## [Your task]
In your copy, reproduce the entries exactly as they are, minus the images.

## [Record excerpts]

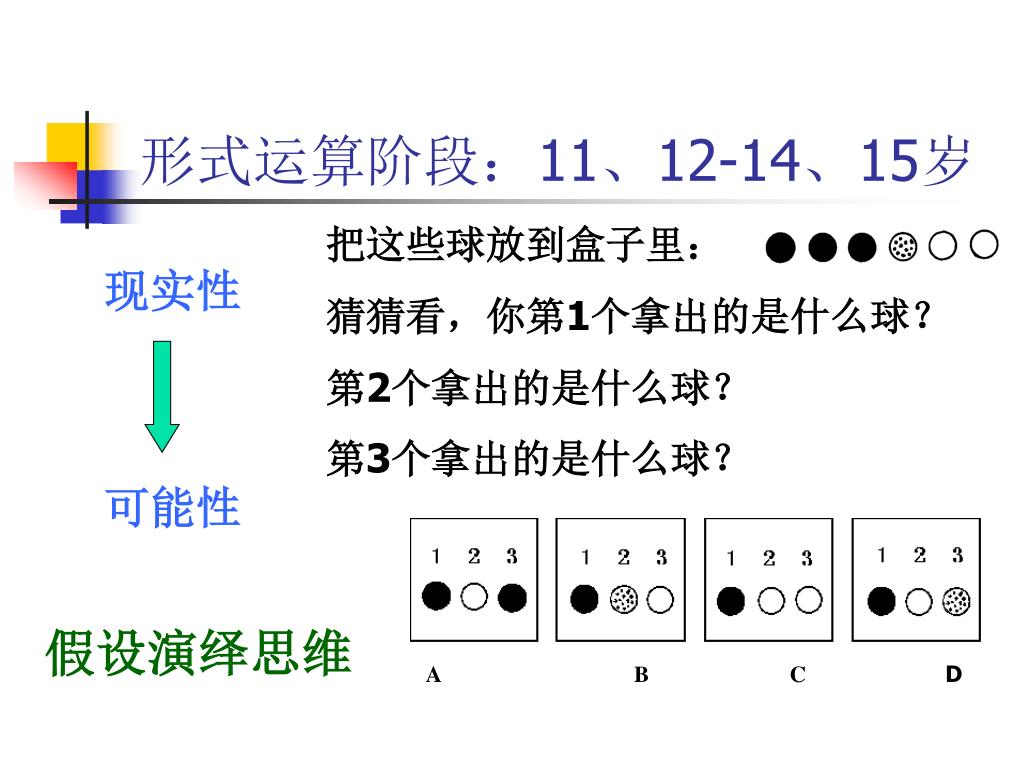 形式运算阶段：11、12-14、15岁

现实性

可能性

假设演绎思维

把这些球放到盒子里：

猜猜看，你第1个拿出的是什么球？

第2个拿出的是什么球？

第3个拿出的是什么球？

1 2 3

1 2 3

1 2 3

1 2 3

A

B

C

D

## [Response area]
 形式运算阶段：11、12-14、15岁

现实性

可能性

假设演绎思维

把这些球放到盒子里：

猜猜看，你第1个拿出的是什么球？

第2个拿出的是什么球？

第3个拿出的是什么球？

1 2 3

1 2 3

1 2 3

1 2 3

A

B

C

D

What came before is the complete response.